Search the listing for the word "colocalization" and copy every line where it turns up.

◆ ◆ ◆ ◆

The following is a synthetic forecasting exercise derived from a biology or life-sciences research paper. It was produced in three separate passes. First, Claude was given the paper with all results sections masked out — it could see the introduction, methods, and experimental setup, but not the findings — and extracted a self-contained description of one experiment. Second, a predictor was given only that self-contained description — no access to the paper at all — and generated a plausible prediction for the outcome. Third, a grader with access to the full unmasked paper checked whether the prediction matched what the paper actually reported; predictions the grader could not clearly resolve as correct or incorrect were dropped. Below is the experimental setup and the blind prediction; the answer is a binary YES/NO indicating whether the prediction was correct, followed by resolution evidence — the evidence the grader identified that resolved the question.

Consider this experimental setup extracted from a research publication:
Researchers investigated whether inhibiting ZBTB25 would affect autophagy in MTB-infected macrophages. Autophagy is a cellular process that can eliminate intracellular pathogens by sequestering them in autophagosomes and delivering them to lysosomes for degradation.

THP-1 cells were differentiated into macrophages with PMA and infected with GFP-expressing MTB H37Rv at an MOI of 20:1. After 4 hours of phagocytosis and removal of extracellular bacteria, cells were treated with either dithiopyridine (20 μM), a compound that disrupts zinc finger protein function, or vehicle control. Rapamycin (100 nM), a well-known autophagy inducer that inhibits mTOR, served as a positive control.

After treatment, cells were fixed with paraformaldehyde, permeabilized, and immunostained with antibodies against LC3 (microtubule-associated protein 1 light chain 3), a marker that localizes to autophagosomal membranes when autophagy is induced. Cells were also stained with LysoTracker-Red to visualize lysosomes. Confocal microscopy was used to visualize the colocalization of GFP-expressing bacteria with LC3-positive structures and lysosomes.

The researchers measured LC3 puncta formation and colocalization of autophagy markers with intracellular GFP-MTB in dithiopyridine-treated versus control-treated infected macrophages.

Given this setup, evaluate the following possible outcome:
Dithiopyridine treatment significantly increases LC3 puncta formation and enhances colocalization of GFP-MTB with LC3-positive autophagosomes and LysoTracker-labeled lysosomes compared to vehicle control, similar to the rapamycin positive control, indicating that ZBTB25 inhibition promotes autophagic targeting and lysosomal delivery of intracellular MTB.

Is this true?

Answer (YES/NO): YES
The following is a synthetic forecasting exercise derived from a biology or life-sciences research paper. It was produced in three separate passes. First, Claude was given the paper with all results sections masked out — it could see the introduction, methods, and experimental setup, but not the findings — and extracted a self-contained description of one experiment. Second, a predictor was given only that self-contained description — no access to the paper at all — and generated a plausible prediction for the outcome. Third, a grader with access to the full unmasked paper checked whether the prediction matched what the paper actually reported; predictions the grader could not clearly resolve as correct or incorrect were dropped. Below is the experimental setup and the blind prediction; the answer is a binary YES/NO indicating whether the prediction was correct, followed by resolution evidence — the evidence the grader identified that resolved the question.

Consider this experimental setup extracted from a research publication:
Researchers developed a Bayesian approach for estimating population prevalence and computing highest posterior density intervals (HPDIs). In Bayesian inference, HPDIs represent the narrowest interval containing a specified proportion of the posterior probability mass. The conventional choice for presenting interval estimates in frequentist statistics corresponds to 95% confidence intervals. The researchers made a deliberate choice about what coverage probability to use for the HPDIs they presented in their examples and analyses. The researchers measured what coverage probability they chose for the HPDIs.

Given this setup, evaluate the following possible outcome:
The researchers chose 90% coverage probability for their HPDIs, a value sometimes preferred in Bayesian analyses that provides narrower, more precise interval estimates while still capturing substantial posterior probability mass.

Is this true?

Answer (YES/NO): NO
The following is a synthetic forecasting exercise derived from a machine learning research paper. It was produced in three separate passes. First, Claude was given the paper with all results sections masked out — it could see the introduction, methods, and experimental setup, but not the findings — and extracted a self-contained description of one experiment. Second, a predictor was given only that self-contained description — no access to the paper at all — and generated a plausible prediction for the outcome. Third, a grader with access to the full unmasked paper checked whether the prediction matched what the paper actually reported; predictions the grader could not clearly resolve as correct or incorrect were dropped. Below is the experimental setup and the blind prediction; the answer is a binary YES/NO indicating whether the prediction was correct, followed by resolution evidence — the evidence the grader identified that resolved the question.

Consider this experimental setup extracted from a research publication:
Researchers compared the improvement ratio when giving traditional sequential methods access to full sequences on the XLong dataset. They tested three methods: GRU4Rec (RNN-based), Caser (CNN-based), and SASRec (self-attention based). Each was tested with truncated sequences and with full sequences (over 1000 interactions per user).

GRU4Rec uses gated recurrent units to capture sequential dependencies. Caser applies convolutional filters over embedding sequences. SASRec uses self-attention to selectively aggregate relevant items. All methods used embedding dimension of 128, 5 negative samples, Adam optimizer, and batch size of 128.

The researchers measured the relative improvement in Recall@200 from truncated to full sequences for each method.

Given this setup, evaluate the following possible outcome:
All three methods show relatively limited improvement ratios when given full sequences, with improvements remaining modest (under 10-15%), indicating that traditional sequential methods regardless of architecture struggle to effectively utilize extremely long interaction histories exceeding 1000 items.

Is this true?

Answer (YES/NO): NO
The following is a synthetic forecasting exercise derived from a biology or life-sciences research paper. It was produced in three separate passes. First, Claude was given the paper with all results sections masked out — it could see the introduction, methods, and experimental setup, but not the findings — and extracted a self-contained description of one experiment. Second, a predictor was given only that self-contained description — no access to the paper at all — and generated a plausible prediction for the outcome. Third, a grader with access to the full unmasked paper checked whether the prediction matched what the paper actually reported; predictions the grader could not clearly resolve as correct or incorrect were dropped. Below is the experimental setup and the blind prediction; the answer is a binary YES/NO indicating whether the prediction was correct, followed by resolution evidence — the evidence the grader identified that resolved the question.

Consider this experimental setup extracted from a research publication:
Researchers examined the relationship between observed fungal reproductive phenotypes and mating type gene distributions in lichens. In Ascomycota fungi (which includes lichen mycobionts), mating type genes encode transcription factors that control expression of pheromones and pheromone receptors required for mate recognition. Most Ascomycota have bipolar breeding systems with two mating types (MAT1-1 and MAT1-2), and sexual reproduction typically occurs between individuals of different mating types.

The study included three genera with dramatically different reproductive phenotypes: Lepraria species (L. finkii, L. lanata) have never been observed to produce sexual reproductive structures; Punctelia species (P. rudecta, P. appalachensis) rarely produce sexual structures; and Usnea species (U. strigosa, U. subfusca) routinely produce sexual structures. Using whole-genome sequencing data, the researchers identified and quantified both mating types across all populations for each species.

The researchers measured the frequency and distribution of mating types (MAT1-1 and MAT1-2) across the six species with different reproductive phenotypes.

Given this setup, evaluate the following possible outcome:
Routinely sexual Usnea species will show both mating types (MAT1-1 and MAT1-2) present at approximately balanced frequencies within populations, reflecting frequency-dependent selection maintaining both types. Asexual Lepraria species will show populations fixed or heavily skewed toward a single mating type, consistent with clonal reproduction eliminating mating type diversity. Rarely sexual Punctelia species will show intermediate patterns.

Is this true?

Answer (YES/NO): NO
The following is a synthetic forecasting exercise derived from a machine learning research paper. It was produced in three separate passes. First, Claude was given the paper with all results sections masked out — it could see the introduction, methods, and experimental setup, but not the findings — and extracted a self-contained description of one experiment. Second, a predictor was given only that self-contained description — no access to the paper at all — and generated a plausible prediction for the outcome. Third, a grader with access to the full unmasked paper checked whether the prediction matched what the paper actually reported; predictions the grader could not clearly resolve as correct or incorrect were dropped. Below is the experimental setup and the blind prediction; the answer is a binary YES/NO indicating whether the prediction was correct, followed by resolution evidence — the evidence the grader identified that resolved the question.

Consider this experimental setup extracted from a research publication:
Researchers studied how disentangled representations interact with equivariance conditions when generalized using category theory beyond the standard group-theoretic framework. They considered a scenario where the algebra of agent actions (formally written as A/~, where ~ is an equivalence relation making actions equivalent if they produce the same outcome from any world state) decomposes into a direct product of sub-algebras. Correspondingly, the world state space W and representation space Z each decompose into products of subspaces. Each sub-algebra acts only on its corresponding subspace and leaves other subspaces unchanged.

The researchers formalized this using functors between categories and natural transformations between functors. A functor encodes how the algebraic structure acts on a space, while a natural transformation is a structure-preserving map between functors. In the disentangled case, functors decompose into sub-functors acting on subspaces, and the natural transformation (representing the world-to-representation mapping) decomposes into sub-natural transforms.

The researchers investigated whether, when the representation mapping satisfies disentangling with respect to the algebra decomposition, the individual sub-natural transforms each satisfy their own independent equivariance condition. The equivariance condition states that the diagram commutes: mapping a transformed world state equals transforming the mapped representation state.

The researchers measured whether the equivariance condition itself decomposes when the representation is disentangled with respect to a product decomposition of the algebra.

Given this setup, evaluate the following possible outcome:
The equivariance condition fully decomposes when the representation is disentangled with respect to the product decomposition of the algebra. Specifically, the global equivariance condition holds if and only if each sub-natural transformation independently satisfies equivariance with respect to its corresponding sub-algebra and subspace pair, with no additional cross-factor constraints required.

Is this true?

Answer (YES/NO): YES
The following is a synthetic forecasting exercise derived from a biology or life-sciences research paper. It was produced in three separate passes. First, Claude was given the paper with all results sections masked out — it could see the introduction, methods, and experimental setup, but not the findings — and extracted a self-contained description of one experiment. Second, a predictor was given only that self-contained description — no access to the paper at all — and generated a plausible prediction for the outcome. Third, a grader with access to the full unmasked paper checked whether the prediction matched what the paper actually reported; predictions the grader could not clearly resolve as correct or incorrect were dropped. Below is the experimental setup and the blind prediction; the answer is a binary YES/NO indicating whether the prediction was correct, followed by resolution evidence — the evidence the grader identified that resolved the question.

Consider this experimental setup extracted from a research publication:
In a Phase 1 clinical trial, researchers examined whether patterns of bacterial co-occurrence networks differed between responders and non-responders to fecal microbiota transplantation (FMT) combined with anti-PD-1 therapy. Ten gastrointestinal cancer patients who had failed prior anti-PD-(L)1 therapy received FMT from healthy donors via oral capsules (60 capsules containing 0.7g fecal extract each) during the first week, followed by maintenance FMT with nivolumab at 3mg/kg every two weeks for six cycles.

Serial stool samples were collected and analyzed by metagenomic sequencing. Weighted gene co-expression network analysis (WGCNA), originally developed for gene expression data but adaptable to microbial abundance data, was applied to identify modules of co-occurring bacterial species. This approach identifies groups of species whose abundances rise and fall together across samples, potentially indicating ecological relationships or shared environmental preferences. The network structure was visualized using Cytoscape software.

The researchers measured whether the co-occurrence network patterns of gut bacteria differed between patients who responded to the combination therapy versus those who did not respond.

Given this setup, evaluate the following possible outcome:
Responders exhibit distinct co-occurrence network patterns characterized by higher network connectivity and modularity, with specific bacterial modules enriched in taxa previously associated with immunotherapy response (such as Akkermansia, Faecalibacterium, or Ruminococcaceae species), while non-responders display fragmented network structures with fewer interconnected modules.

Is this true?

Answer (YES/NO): YES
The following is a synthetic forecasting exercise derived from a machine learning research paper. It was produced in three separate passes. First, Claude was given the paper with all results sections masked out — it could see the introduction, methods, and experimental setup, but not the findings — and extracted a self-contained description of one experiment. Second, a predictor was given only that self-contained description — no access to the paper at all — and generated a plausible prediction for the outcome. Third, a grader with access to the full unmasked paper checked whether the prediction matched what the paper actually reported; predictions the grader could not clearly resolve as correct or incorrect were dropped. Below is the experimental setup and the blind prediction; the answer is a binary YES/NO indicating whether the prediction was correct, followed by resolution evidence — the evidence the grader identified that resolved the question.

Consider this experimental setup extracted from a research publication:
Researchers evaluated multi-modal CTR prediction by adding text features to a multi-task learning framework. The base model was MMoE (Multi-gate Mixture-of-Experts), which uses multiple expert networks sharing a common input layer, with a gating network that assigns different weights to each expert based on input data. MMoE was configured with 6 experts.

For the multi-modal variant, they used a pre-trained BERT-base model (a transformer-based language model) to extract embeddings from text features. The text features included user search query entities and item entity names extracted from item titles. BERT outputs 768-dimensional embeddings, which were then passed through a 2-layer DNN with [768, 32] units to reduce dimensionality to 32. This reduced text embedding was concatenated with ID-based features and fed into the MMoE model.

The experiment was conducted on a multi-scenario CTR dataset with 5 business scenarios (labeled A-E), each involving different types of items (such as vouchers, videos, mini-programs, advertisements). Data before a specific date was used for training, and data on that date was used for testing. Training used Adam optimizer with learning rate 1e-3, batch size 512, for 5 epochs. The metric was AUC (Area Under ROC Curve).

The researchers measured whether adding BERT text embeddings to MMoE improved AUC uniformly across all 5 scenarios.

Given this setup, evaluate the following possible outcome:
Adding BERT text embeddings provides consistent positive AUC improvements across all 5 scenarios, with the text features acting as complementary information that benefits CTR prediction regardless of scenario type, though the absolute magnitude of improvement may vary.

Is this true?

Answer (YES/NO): NO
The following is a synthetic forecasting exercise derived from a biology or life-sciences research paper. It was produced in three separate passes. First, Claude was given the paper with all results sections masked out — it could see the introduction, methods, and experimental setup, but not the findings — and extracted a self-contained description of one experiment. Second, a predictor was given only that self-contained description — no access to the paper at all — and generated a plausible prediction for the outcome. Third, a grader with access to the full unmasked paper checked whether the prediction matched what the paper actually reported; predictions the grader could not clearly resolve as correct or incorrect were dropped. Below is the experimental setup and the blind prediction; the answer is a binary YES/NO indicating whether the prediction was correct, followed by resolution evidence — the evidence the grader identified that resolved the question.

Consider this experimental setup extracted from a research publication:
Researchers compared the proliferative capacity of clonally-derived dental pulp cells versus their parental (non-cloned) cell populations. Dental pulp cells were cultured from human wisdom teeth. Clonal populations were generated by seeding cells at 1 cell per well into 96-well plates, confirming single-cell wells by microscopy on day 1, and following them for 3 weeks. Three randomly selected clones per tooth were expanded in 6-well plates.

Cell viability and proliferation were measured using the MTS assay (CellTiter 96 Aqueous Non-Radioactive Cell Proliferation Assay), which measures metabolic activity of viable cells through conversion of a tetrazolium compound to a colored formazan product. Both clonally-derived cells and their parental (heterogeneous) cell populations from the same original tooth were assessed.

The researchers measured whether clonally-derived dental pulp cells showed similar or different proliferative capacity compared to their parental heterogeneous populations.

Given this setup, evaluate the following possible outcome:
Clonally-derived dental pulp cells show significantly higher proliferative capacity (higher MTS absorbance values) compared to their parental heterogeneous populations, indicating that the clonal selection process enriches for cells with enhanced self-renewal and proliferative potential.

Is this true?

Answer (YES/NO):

◆ ◆ ◆ ◆

▶ **Completed exercise**:
After treatment, cells were fixed with paraformaldehyde, permeabilized, and immunostained with antibodies against LC3 (microtubule-associated protein 1 light chain 3), a marker that localizes to autophagosomal membranes when autophagy is induced. Cells were also stained with LysoTracker-Red to visualize lysosomes. Confocal microscopy was used to visualize the colocalization of GFP-expressing bacteria with LC3-positive structures and lysosomes.
The researchers measured LC3 puncta formation and colocalization of autophagy markers with intracellular GFP-MTB in dithiopyridine-treated versus control-treated infected macrophages.
Dithiopyridine treatment significantly increases LC3 puncta formation and enhances colocalization of GFP-MTB with LC3-positive autophagosomes and LysoTracker-labeled lysosomes compared to vehicle control, similar to the rapamycin positive control, indicating that ZBTB25 inhibition promotes autophagic targeting and lysosomal delivery of intracellular MTB.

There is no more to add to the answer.